For value of $k$, the points $\left( {0,0} \right),\left( {1,3} \right),\left( {2,4} \right)$, and $\left( {k,3} \right)$ are concyclic?
A. 4
B. 9
C. 6
D. 8

Answer 1

Hint: First, substitute the given points $\left( {0,0} \right),\left( {1,3} \right)$, and $\left( {2,4} \right)$ in the standard equation of a circle to calculate the values of $c,f$, and $g$. Then, simplify the standard equation of a circle by substituting the values. And in the end, substitute the point $\left( {k,3} \right)$ in the simplified equation of a circle and solve it to reach the required answer.

Formula Used:
The standard equation of a circle is: ${x^2} + {y^2} + 2gx + 2fy + c = 0$, where $\left( { - g, - f} \right)$ is the center of a circle.
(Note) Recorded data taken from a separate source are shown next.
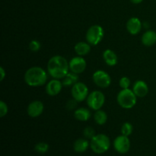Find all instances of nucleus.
I'll return each instance as SVG.
<instances>
[{
	"instance_id": "obj_22",
	"label": "nucleus",
	"mask_w": 156,
	"mask_h": 156,
	"mask_svg": "<svg viewBox=\"0 0 156 156\" xmlns=\"http://www.w3.org/2000/svg\"><path fill=\"white\" fill-rule=\"evenodd\" d=\"M133 131V126L129 122H126L122 125L121 127V133L122 135L126 136H129L132 134Z\"/></svg>"
},
{
	"instance_id": "obj_3",
	"label": "nucleus",
	"mask_w": 156,
	"mask_h": 156,
	"mask_svg": "<svg viewBox=\"0 0 156 156\" xmlns=\"http://www.w3.org/2000/svg\"><path fill=\"white\" fill-rule=\"evenodd\" d=\"M117 101L123 109H131L136 104L137 96L136 95L133 91L129 88L122 89L117 94Z\"/></svg>"
},
{
	"instance_id": "obj_11",
	"label": "nucleus",
	"mask_w": 156,
	"mask_h": 156,
	"mask_svg": "<svg viewBox=\"0 0 156 156\" xmlns=\"http://www.w3.org/2000/svg\"><path fill=\"white\" fill-rule=\"evenodd\" d=\"M63 85L62 82H61L60 79H53L48 82L46 85V92L48 95L56 96L59 94L62 91V88Z\"/></svg>"
},
{
	"instance_id": "obj_13",
	"label": "nucleus",
	"mask_w": 156,
	"mask_h": 156,
	"mask_svg": "<svg viewBox=\"0 0 156 156\" xmlns=\"http://www.w3.org/2000/svg\"><path fill=\"white\" fill-rule=\"evenodd\" d=\"M126 27L127 31L131 35H136L141 31L143 28V23L140 18L136 17H132L126 22Z\"/></svg>"
},
{
	"instance_id": "obj_2",
	"label": "nucleus",
	"mask_w": 156,
	"mask_h": 156,
	"mask_svg": "<svg viewBox=\"0 0 156 156\" xmlns=\"http://www.w3.org/2000/svg\"><path fill=\"white\" fill-rule=\"evenodd\" d=\"M48 73L40 66H32L24 73V82L28 86L41 87L47 83Z\"/></svg>"
},
{
	"instance_id": "obj_18",
	"label": "nucleus",
	"mask_w": 156,
	"mask_h": 156,
	"mask_svg": "<svg viewBox=\"0 0 156 156\" xmlns=\"http://www.w3.org/2000/svg\"><path fill=\"white\" fill-rule=\"evenodd\" d=\"M91 45H90L88 42H81L77 43L74 47V50L76 54L79 56H84L88 55L91 52Z\"/></svg>"
},
{
	"instance_id": "obj_10",
	"label": "nucleus",
	"mask_w": 156,
	"mask_h": 156,
	"mask_svg": "<svg viewBox=\"0 0 156 156\" xmlns=\"http://www.w3.org/2000/svg\"><path fill=\"white\" fill-rule=\"evenodd\" d=\"M114 147L119 153H126L130 148V141L128 136L123 135L117 136L114 141Z\"/></svg>"
},
{
	"instance_id": "obj_30",
	"label": "nucleus",
	"mask_w": 156,
	"mask_h": 156,
	"mask_svg": "<svg viewBox=\"0 0 156 156\" xmlns=\"http://www.w3.org/2000/svg\"><path fill=\"white\" fill-rule=\"evenodd\" d=\"M143 0H130L131 2L133 3V4H135V5H138V4H140V3L143 2Z\"/></svg>"
},
{
	"instance_id": "obj_4",
	"label": "nucleus",
	"mask_w": 156,
	"mask_h": 156,
	"mask_svg": "<svg viewBox=\"0 0 156 156\" xmlns=\"http://www.w3.org/2000/svg\"><path fill=\"white\" fill-rule=\"evenodd\" d=\"M111 141L109 137L105 134H97L91 140L90 146L94 152L97 154L105 153L109 149Z\"/></svg>"
},
{
	"instance_id": "obj_28",
	"label": "nucleus",
	"mask_w": 156,
	"mask_h": 156,
	"mask_svg": "<svg viewBox=\"0 0 156 156\" xmlns=\"http://www.w3.org/2000/svg\"><path fill=\"white\" fill-rule=\"evenodd\" d=\"M76 103H77V101H76V100H74V99L69 101L67 103V108H68V109L69 110L74 109V108L76 107Z\"/></svg>"
},
{
	"instance_id": "obj_6",
	"label": "nucleus",
	"mask_w": 156,
	"mask_h": 156,
	"mask_svg": "<svg viewBox=\"0 0 156 156\" xmlns=\"http://www.w3.org/2000/svg\"><path fill=\"white\" fill-rule=\"evenodd\" d=\"M86 102L90 109L94 111L101 109L105 103V94L102 91L98 90L91 91L87 98Z\"/></svg>"
},
{
	"instance_id": "obj_29",
	"label": "nucleus",
	"mask_w": 156,
	"mask_h": 156,
	"mask_svg": "<svg viewBox=\"0 0 156 156\" xmlns=\"http://www.w3.org/2000/svg\"><path fill=\"white\" fill-rule=\"evenodd\" d=\"M0 75H1V78H0V81H3L4 80L5 77L6 76V73H5V70L4 69V68H3L2 66L0 67Z\"/></svg>"
},
{
	"instance_id": "obj_20",
	"label": "nucleus",
	"mask_w": 156,
	"mask_h": 156,
	"mask_svg": "<svg viewBox=\"0 0 156 156\" xmlns=\"http://www.w3.org/2000/svg\"><path fill=\"white\" fill-rule=\"evenodd\" d=\"M94 120L98 125L101 126V125L105 124L108 121V114L101 109L98 110V111H95L94 114Z\"/></svg>"
},
{
	"instance_id": "obj_14",
	"label": "nucleus",
	"mask_w": 156,
	"mask_h": 156,
	"mask_svg": "<svg viewBox=\"0 0 156 156\" xmlns=\"http://www.w3.org/2000/svg\"><path fill=\"white\" fill-rule=\"evenodd\" d=\"M133 91L137 98H144L149 93V86L143 80H137L133 86Z\"/></svg>"
},
{
	"instance_id": "obj_15",
	"label": "nucleus",
	"mask_w": 156,
	"mask_h": 156,
	"mask_svg": "<svg viewBox=\"0 0 156 156\" xmlns=\"http://www.w3.org/2000/svg\"><path fill=\"white\" fill-rule=\"evenodd\" d=\"M103 59L105 63L109 66H114L118 62V57L115 52L110 49H107L103 52Z\"/></svg>"
},
{
	"instance_id": "obj_26",
	"label": "nucleus",
	"mask_w": 156,
	"mask_h": 156,
	"mask_svg": "<svg viewBox=\"0 0 156 156\" xmlns=\"http://www.w3.org/2000/svg\"><path fill=\"white\" fill-rule=\"evenodd\" d=\"M41 47V43H40L38 41H37V40H33V41H30V44H29V49H30L32 52L39 51Z\"/></svg>"
},
{
	"instance_id": "obj_17",
	"label": "nucleus",
	"mask_w": 156,
	"mask_h": 156,
	"mask_svg": "<svg viewBox=\"0 0 156 156\" xmlns=\"http://www.w3.org/2000/svg\"><path fill=\"white\" fill-rule=\"evenodd\" d=\"M91 117V113L89 109L85 108H77L74 111V117L79 121H88Z\"/></svg>"
},
{
	"instance_id": "obj_16",
	"label": "nucleus",
	"mask_w": 156,
	"mask_h": 156,
	"mask_svg": "<svg viewBox=\"0 0 156 156\" xmlns=\"http://www.w3.org/2000/svg\"><path fill=\"white\" fill-rule=\"evenodd\" d=\"M142 43L146 47H152L156 44V32L152 30H148L143 34Z\"/></svg>"
},
{
	"instance_id": "obj_1",
	"label": "nucleus",
	"mask_w": 156,
	"mask_h": 156,
	"mask_svg": "<svg viewBox=\"0 0 156 156\" xmlns=\"http://www.w3.org/2000/svg\"><path fill=\"white\" fill-rule=\"evenodd\" d=\"M47 73L53 79H62L69 73V64L65 57L53 56L47 62Z\"/></svg>"
},
{
	"instance_id": "obj_5",
	"label": "nucleus",
	"mask_w": 156,
	"mask_h": 156,
	"mask_svg": "<svg viewBox=\"0 0 156 156\" xmlns=\"http://www.w3.org/2000/svg\"><path fill=\"white\" fill-rule=\"evenodd\" d=\"M105 37V30L101 25L94 24L88 29L85 34L86 41L91 46L100 44Z\"/></svg>"
},
{
	"instance_id": "obj_12",
	"label": "nucleus",
	"mask_w": 156,
	"mask_h": 156,
	"mask_svg": "<svg viewBox=\"0 0 156 156\" xmlns=\"http://www.w3.org/2000/svg\"><path fill=\"white\" fill-rule=\"evenodd\" d=\"M44 110V105L41 101H34L30 102L27 108V112L28 116L33 118L40 117L43 114Z\"/></svg>"
},
{
	"instance_id": "obj_25",
	"label": "nucleus",
	"mask_w": 156,
	"mask_h": 156,
	"mask_svg": "<svg viewBox=\"0 0 156 156\" xmlns=\"http://www.w3.org/2000/svg\"><path fill=\"white\" fill-rule=\"evenodd\" d=\"M83 135L86 139H90V140H91L96 134L95 131H94V129H93L92 127H91V126H87V127H85V129H84Z\"/></svg>"
},
{
	"instance_id": "obj_19",
	"label": "nucleus",
	"mask_w": 156,
	"mask_h": 156,
	"mask_svg": "<svg viewBox=\"0 0 156 156\" xmlns=\"http://www.w3.org/2000/svg\"><path fill=\"white\" fill-rule=\"evenodd\" d=\"M88 146H89V143L87 140L83 138L78 139L76 140L73 145V148L74 150L76 152H84L88 149Z\"/></svg>"
},
{
	"instance_id": "obj_9",
	"label": "nucleus",
	"mask_w": 156,
	"mask_h": 156,
	"mask_svg": "<svg viewBox=\"0 0 156 156\" xmlns=\"http://www.w3.org/2000/svg\"><path fill=\"white\" fill-rule=\"evenodd\" d=\"M69 71L75 74H82L86 69L87 62L82 56H75L72 58L69 62Z\"/></svg>"
},
{
	"instance_id": "obj_24",
	"label": "nucleus",
	"mask_w": 156,
	"mask_h": 156,
	"mask_svg": "<svg viewBox=\"0 0 156 156\" xmlns=\"http://www.w3.org/2000/svg\"><path fill=\"white\" fill-rule=\"evenodd\" d=\"M130 79L128 77H126V76H123V77L120 78V81H119V85H120V87L122 89L129 88V87L130 86Z\"/></svg>"
},
{
	"instance_id": "obj_23",
	"label": "nucleus",
	"mask_w": 156,
	"mask_h": 156,
	"mask_svg": "<svg viewBox=\"0 0 156 156\" xmlns=\"http://www.w3.org/2000/svg\"><path fill=\"white\" fill-rule=\"evenodd\" d=\"M34 149L36 152H39V153H45V152H47V151H48L49 145L47 144V143H44V142H41V143H37V144L35 146Z\"/></svg>"
},
{
	"instance_id": "obj_27",
	"label": "nucleus",
	"mask_w": 156,
	"mask_h": 156,
	"mask_svg": "<svg viewBox=\"0 0 156 156\" xmlns=\"http://www.w3.org/2000/svg\"><path fill=\"white\" fill-rule=\"evenodd\" d=\"M8 111H9L8 105H6L5 102L1 101H0V117H4L5 116L7 115Z\"/></svg>"
},
{
	"instance_id": "obj_8",
	"label": "nucleus",
	"mask_w": 156,
	"mask_h": 156,
	"mask_svg": "<svg viewBox=\"0 0 156 156\" xmlns=\"http://www.w3.org/2000/svg\"><path fill=\"white\" fill-rule=\"evenodd\" d=\"M92 79L94 83L101 88H106L111 85V76L104 70L98 69L93 73Z\"/></svg>"
},
{
	"instance_id": "obj_21",
	"label": "nucleus",
	"mask_w": 156,
	"mask_h": 156,
	"mask_svg": "<svg viewBox=\"0 0 156 156\" xmlns=\"http://www.w3.org/2000/svg\"><path fill=\"white\" fill-rule=\"evenodd\" d=\"M79 75L75 74V73H69L62 79V85L63 86H73L74 84L79 82Z\"/></svg>"
},
{
	"instance_id": "obj_7",
	"label": "nucleus",
	"mask_w": 156,
	"mask_h": 156,
	"mask_svg": "<svg viewBox=\"0 0 156 156\" xmlns=\"http://www.w3.org/2000/svg\"><path fill=\"white\" fill-rule=\"evenodd\" d=\"M71 94L73 96V98L77 102L84 101L86 100L89 94L88 86L83 82H76L72 86Z\"/></svg>"
}]
</instances>
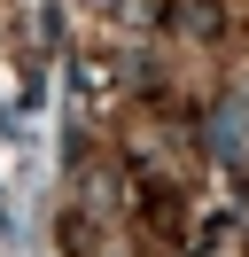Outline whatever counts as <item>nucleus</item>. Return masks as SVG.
I'll use <instances>...</instances> for the list:
<instances>
[{"mask_svg": "<svg viewBox=\"0 0 249 257\" xmlns=\"http://www.w3.org/2000/svg\"><path fill=\"white\" fill-rule=\"evenodd\" d=\"M70 94H78V109H101V101L117 94V70H109L101 55H70Z\"/></svg>", "mask_w": 249, "mask_h": 257, "instance_id": "nucleus-1", "label": "nucleus"}, {"mask_svg": "<svg viewBox=\"0 0 249 257\" xmlns=\"http://www.w3.org/2000/svg\"><path fill=\"white\" fill-rule=\"evenodd\" d=\"M218 0H171V32L179 39H218Z\"/></svg>", "mask_w": 249, "mask_h": 257, "instance_id": "nucleus-2", "label": "nucleus"}]
</instances>
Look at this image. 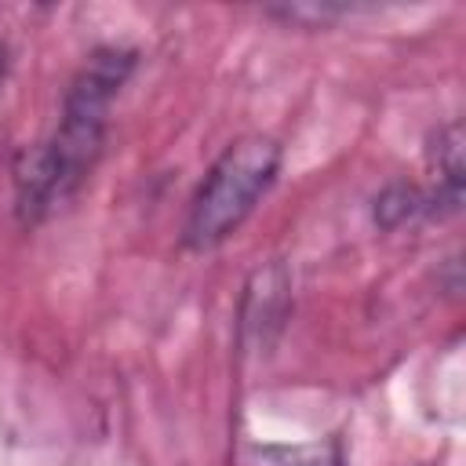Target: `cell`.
I'll return each mask as SVG.
<instances>
[{"label": "cell", "instance_id": "6da1fadb", "mask_svg": "<svg viewBox=\"0 0 466 466\" xmlns=\"http://www.w3.org/2000/svg\"><path fill=\"white\" fill-rule=\"evenodd\" d=\"M135 66V47L106 44L95 47L73 73L55 127L47 131V138L22 149L15 160V211L25 226L44 222L91 178L106 149L113 106L124 84L131 80Z\"/></svg>", "mask_w": 466, "mask_h": 466}, {"label": "cell", "instance_id": "7a4b0ae2", "mask_svg": "<svg viewBox=\"0 0 466 466\" xmlns=\"http://www.w3.org/2000/svg\"><path fill=\"white\" fill-rule=\"evenodd\" d=\"M284 167V146L273 135L251 131L233 138L204 171L197 182L186 222H182V244L189 251H215L226 244L266 200V193L277 186Z\"/></svg>", "mask_w": 466, "mask_h": 466}, {"label": "cell", "instance_id": "3957f363", "mask_svg": "<svg viewBox=\"0 0 466 466\" xmlns=\"http://www.w3.org/2000/svg\"><path fill=\"white\" fill-rule=\"evenodd\" d=\"M426 171L430 182L426 200H430V215L433 218H448L459 211L462 204V186H466V164H462V124L448 120L441 124L430 142H426Z\"/></svg>", "mask_w": 466, "mask_h": 466}, {"label": "cell", "instance_id": "277c9868", "mask_svg": "<svg viewBox=\"0 0 466 466\" xmlns=\"http://www.w3.org/2000/svg\"><path fill=\"white\" fill-rule=\"evenodd\" d=\"M375 226L379 229H400L415 218H433L430 215V200H426V189L419 182H386L375 197Z\"/></svg>", "mask_w": 466, "mask_h": 466}, {"label": "cell", "instance_id": "5b68a950", "mask_svg": "<svg viewBox=\"0 0 466 466\" xmlns=\"http://www.w3.org/2000/svg\"><path fill=\"white\" fill-rule=\"evenodd\" d=\"M258 466H342L335 444H299V448H262Z\"/></svg>", "mask_w": 466, "mask_h": 466}, {"label": "cell", "instance_id": "8992f818", "mask_svg": "<svg viewBox=\"0 0 466 466\" xmlns=\"http://www.w3.org/2000/svg\"><path fill=\"white\" fill-rule=\"evenodd\" d=\"M7 69H11V47L0 40V87H4V80H7Z\"/></svg>", "mask_w": 466, "mask_h": 466}]
</instances>
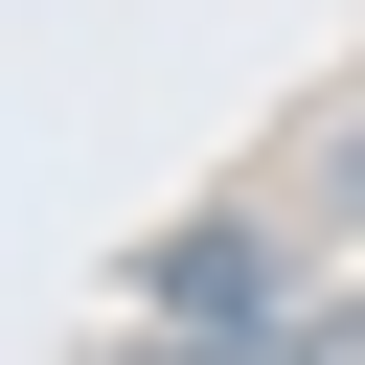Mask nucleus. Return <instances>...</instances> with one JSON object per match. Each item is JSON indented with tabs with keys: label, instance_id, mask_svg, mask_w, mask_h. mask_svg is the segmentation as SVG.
Wrapping results in <instances>:
<instances>
[{
	"label": "nucleus",
	"instance_id": "1",
	"mask_svg": "<svg viewBox=\"0 0 365 365\" xmlns=\"http://www.w3.org/2000/svg\"><path fill=\"white\" fill-rule=\"evenodd\" d=\"M160 274V319H274V274H251V228H182V251H137Z\"/></svg>",
	"mask_w": 365,
	"mask_h": 365
},
{
	"label": "nucleus",
	"instance_id": "2",
	"mask_svg": "<svg viewBox=\"0 0 365 365\" xmlns=\"http://www.w3.org/2000/svg\"><path fill=\"white\" fill-rule=\"evenodd\" d=\"M274 342H297V365H365V274H342V297H274Z\"/></svg>",
	"mask_w": 365,
	"mask_h": 365
},
{
	"label": "nucleus",
	"instance_id": "3",
	"mask_svg": "<svg viewBox=\"0 0 365 365\" xmlns=\"http://www.w3.org/2000/svg\"><path fill=\"white\" fill-rule=\"evenodd\" d=\"M137 365H297V342H274V319H160Z\"/></svg>",
	"mask_w": 365,
	"mask_h": 365
}]
</instances>
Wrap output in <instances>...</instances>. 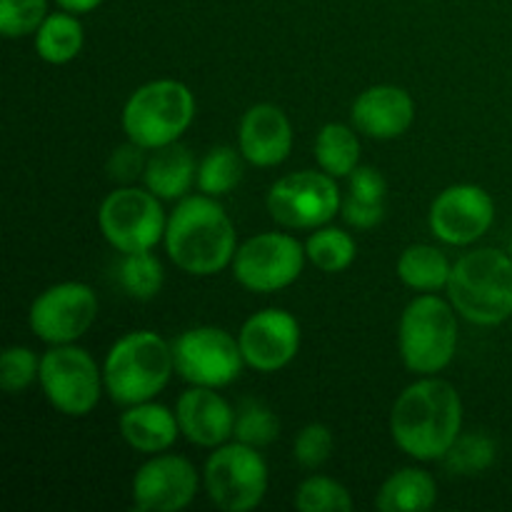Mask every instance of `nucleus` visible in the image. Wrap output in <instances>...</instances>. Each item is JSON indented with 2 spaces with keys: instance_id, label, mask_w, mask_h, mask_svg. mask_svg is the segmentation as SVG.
Wrapping results in <instances>:
<instances>
[{
  "instance_id": "obj_12",
  "label": "nucleus",
  "mask_w": 512,
  "mask_h": 512,
  "mask_svg": "<svg viewBox=\"0 0 512 512\" xmlns=\"http://www.w3.org/2000/svg\"><path fill=\"white\" fill-rule=\"evenodd\" d=\"M175 373L190 385L225 388L240 378L245 358L240 343L220 328H190L173 343Z\"/></svg>"
},
{
  "instance_id": "obj_5",
  "label": "nucleus",
  "mask_w": 512,
  "mask_h": 512,
  "mask_svg": "<svg viewBox=\"0 0 512 512\" xmlns=\"http://www.w3.org/2000/svg\"><path fill=\"white\" fill-rule=\"evenodd\" d=\"M195 118V98L180 80H153L135 90L123 108L128 140L145 150L178 143Z\"/></svg>"
},
{
  "instance_id": "obj_25",
  "label": "nucleus",
  "mask_w": 512,
  "mask_h": 512,
  "mask_svg": "<svg viewBox=\"0 0 512 512\" xmlns=\"http://www.w3.org/2000/svg\"><path fill=\"white\" fill-rule=\"evenodd\" d=\"M450 270H453V265L433 245H410L398 260V278L408 288L423 290V293L448 288Z\"/></svg>"
},
{
  "instance_id": "obj_27",
  "label": "nucleus",
  "mask_w": 512,
  "mask_h": 512,
  "mask_svg": "<svg viewBox=\"0 0 512 512\" xmlns=\"http://www.w3.org/2000/svg\"><path fill=\"white\" fill-rule=\"evenodd\" d=\"M240 180H243V153L230 145H220L200 160L195 185L200 188V193L220 198V195L233 193Z\"/></svg>"
},
{
  "instance_id": "obj_3",
  "label": "nucleus",
  "mask_w": 512,
  "mask_h": 512,
  "mask_svg": "<svg viewBox=\"0 0 512 512\" xmlns=\"http://www.w3.org/2000/svg\"><path fill=\"white\" fill-rule=\"evenodd\" d=\"M448 298L470 323H505L512 315V255L495 248L465 253L450 270Z\"/></svg>"
},
{
  "instance_id": "obj_16",
  "label": "nucleus",
  "mask_w": 512,
  "mask_h": 512,
  "mask_svg": "<svg viewBox=\"0 0 512 512\" xmlns=\"http://www.w3.org/2000/svg\"><path fill=\"white\" fill-rule=\"evenodd\" d=\"M238 343L245 365L260 373H275L298 355L300 323L288 310H260L245 320Z\"/></svg>"
},
{
  "instance_id": "obj_8",
  "label": "nucleus",
  "mask_w": 512,
  "mask_h": 512,
  "mask_svg": "<svg viewBox=\"0 0 512 512\" xmlns=\"http://www.w3.org/2000/svg\"><path fill=\"white\" fill-rule=\"evenodd\" d=\"M205 490L220 510L250 512L268 493V465L253 445H220L205 463Z\"/></svg>"
},
{
  "instance_id": "obj_29",
  "label": "nucleus",
  "mask_w": 512,
  "mask_h": 512,
  "mask_svg": "<svg viewBox=\"0 0 512 512\" xmlns=\"http://www.w3.org/2000/svg\"><path fill=\"white\" fill-rule=\"evenodd\" d=\"M118 278L130 298L150 300L160 293V288H163L165 270L150 250H143V253L123 255V263H120L118 268Z\"/></svg>"
},
{
  "instance_id": "obj_34",
  "label": "nucleus",
  "mask_w": 512,
  "mask_h": 512,
  "mask_svg": "<svg viewBox=\"0 0 512 512\" xmlns=\"http://www.w3.org/2000/svg\"><path fill=\"white\" fill-rule=\"evenodd\" d=\"M40 378V360L38 355L23 345H10L0 355V385L5 393L18 395Z\"/></svg>"
},
{
  "instance_id": "obj_6",
  "label": "nucleus",
  "mask_w": 512,
  "mask_h": 512,
  "mask_svg": "<svg viewBox=\"0 0 512 512\" xmlns=\"http://www.w3.org/2000/svg\"><path fill=\"white\" fill-rule=\"evenodd\" d=\"M398 343L405 368L418 375L440 373L458 350V310L438 295H420L400 318Z\"/></svg>"
},
{
  "instance_id": "obj_22",
  "label": "nucleus",
  "mask_w": 512,
  "mask_h": 512,
  "mask_svg": "<svg viewBox=\"0 0 512 512\" xmlns=\"http://www.w3.org/2000/svg\"><path fill=\"white\" fill-rule=\"evenodd\" d=\"M350 178L348 198L343 200V218L345 223L358 230H370L385 218V195H388V183L383 173L370 165H358Z\"/></svg>"
},
{
  "instance_id": "obj_20",
  "label": "nucleus",
  "mask_w": 512,
  "mask_h": 512,
  "mask_svg": "<svg viewBox=\"0 0 512 512\" xmlns=\"http://www.w3.org/2000/svg\"><path fill=\"white\" fill-rule=\"evenodd\" d=\"M178 415L165 405L138 403L120 415V435L138 453H165L178 440Z\"/></svg>"
},
{
  "instance_id": "obj_24",
  "label": "nucleus",
  "mask_w": 512,
  "mask_h": 512,
  "mask_svg": "<svg viewBox=\"0 0 512 512\" xmlns=\"http://www.w3.org/2000/svg\"><path fill=\"white\" fill-rule=\"evenodd\" d=\"M83 43V25L75 18V13H68V10L48 15L45 23L38 28V33H35L38 58L50 65H65L73 58H78Z\"/></svg>"
},
{
  "instance_id": "obj_13",
  "label": "nucleus",
  "mask_w": 512,
  "mask_h": 512,
  "mask_svg": "<svg viewBox=\"0 0 512 512\" xmlns=\"http://www.w3.org/2000/svg\"><path fill=\"white\" fill-rule=\"evenodd\" d=\"M98 315V295L85 283H58L33 300L28 313L35 338L48 345L75 343Z\"/></svg>"
},
{
  "instance_id": "obj_31",
  "label": "nucleus",
  "mask_w": 512,
  "mask_h": 512,
  "mask_svg": "<svg viewBox=\"0 0 512 512\" xmlns=\"http://www.w3.org/2000/svg\"><path fill=\"white\" fill-rule=\"evenodd\" d=\"M280 433V420L273 410L258 400H245L235 415V433L238 443L253 445V448H265L273 443Z\"/></svg>"
},
{
  "instance_id": "obj_14",
  "label": "nucleus",
  "mask_w": 512,
  "mask_h": 512,
  "mask_svg": "<svg viewBox=\"0 0 512 512\" xmlns=\"http://www.w3.org/2000/svg\"><path fill=\"white\" fill-rule=\"evenodd\" d=\"M495 218L493 198L478 185H450L430 205V230L448 245L483 238Z\"/></svg>"
},
{
  "instance_id": "obj_4",
  "label": "nucleus",
  "mask_w": 512,
  "mask_h": 512,
  "mask_svg": "<svg viewBox=\"0 0 512 512\" xmlns=\"http://www.w3.org/2000/svg\"><path fill=\"white\" fill-rule=\"evenodd\" d=\"M173 370V345L158 333L138 330L110 348L103 365V383L115 403L130 408L153 400L168 385Z\"/></svg>"
},
{
  "instance_id": "obj_10",
  "label": "nucleus",
  "mask_w": 512,
  "mask_h": 512,
  "mask_svg": "<svg viewBox=\"0 0 512 512\" xmlns=\"http://www.w3.org/2000/svg\"><path fill=\"white\" fill-rule=\"evenodd\" d=\"M340 190L333 175L303 170L280 178L268 193V213L290 230H315L338 215Z\"/></svg>"
},
{
  "instance_id": "obj_15",
  "label": "nucleus",
  "mask_w": 512,
  "mask_h": 512,
  "mask_svg": "<svg viewBox=\"0 0 512 512\" xmlns=\"http://www.w3.org/2000/svg\"><path fill=\"white\" fill-rule=\"evenodd\" d=\"M198 493V470L180 455H158L140 465L133 478V508L175 512L188 508Z\"/></svg>"
},
{
  "instance_id": "obj_30",
  "label": "nucleus",
  "mask_w": 512,
  "mask_h": 512,
  "mask_svg": "<svg viewBox=\"0 0 512 512\" xmlns=\"http://www.w3.org/2000/svg\"><path fill=\"white\" fill-rule=\"evenodd\" d=\"M293 505L300 512H350L353 498L345 485L323 478V475H313L295 490Z\"/></svg>"
},
{
  "instance_id": "obj_35",
  "label": "nucleus",
  "mask_w": 512,
  "mask_h": 512,
  "mask_svg": "<svg viewBox=\"0 0 512 512\" xmlns=\"http://www.w3.org/2000/svg\"><path fill=\"white\" fill-rule=\"evenodd\" d=\"M330 453H333V433H330L328 425L313 423L300 430L298 438H295L293 455L303 468H320V465L328 463Z\"/></svg>"
},
{
  "instance_id": "obj_32",
  "label": "nucleus",
  "mask_w": 512,
  "mask_h": 512,
  "mask_svg": "<svg viewBox=\"0 0 512 512\" xmlns=\"http://www.w3.org/2000/svg\"><path fill=\"white\" fill-rule=\"evenodd\" d=\"M443 460L450 473L480 475L495 463V443L483 433L460 435Z\"/></svg>"
},
{
  "instance_id": "obj_37",
  "label": "nucleus",
  "mask_w": 512,
  "mask_h": 512,
  "mask_svg": "<svg viewBox=\"0 0 512 512\" xmlns=\"http://www.w3.org/2000/svg\"><path fill=\"white\" fill-rule=\"evenodd\" d=\"M55 3L60 5V10H68V13L83 15V13H90V10H95L98 5H103L105 0H55Z\"/></svg>"
},
{
  "instance_id": "obj_18",
  "label": "nucleus",
  "mask_w": 512,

Complete step by step solution:
Given: The points $\left( {0,0} \right),\left( {1,3} \right),\left( {2,4} \right)$, and $\left( {k,3} \right)$ are concyclic.
We know that if points are concyclic, then they lie on the same circle.
Substitute the point $\left( {0,0} \right)$ in the standard equation of a circle.
We get,
${0^2} + {0^2} + 2g\left( 0 \right) + 2f\left( 0 \right) + c = 0$
$ \Rightarrow c = 0$ $.....\left( 1 \right)$

Now substitute the point $\left( {1,3} \right)$ in the standard equation of a circle.
We get,
${1^2} + {3^2} + 2g\left( 1 \right) + 2f\left( 3 \right) = 0$
$ \Rightarrow 1 + 9 + 2g + 6f = 0$
$ \Rightarrow 10 + 2g + 6f = 0$ $.....\left( 2 \right)$

Now substitute the point $\left( {2,4} \right)$ in the standard equation of a circle.
We get,
${2^2} + {4^2} + 2g\left( 2 \right) + 2f\left( 4 \right) = 0$
$ \Rightarrow 4 + 16 + 4g + 8f = 0$
$ \Rightarrow 20 + 4g + 8f = 0$
Divide both sides by 2.
$10 + 2g + 4f = 0$
$ \Rightarrow 10 + 2g = - 4f$ $.....\left( 3 \right)$

Substitute the equation $\left( 3 \right)$ in the equation $\left( 2 \right)$.
$ - 4f + 6f = 0$
$ \Rightarrow 2f = 0$
$ \Rightarrow f = 0$ $.....\left( 4 \right)$
Substitute the equation $\left( 4 \right)$ in the equation $\left( 2 \right)$.
$10 + 2g + 6\left( 0 \right) = 0$
$ \Rightarrow 2g = - 10$
Divide both sides by 2.
$ \Rightarrow g = - 5$ $.....\left( 5 \right)$

Now substitute the equations $\left( 1 \right)$, $\left( 4 \right)$ and $\left( 5 \right)$ in the standard equation of a circle.
${x^2} + {y^2} + 2\left( { - 5} \right)x + 2\left( 0 \right)y + 0 = 0$
$ \Rightarrow {x^2} + {y^2} - 10x = 0$
Substitute the point $\left( {k,3} \right)$ in the above equation.
${k^2} + {3^2} - 10k = 0$
$ \Rightarrow {k^2} - 10k + 9 = 0$
Factorize the quadratic equation.
${k^2} - 9k - k + 9 = 0$
$ \Rightarrow k\left( {k - 9} \right) - \left( {k - 9} \right) = 0$
$ \Rightarrow \left( {k - 9} \right)\left( {k - 1} \right) = 0$
$ \Rightarrow k - 9 = 0$ or $k - 1 = 0$
$ \Rightarrow k = 9$ or $k = 1$
Thus, the values of $k$ are: $k = 1$ or $k = 9$

Option ‘B’ is correct

Note: Concyclic points are defined as any two or more points that lie on the common circle. All concyclic points are the same distance from the center of the circle.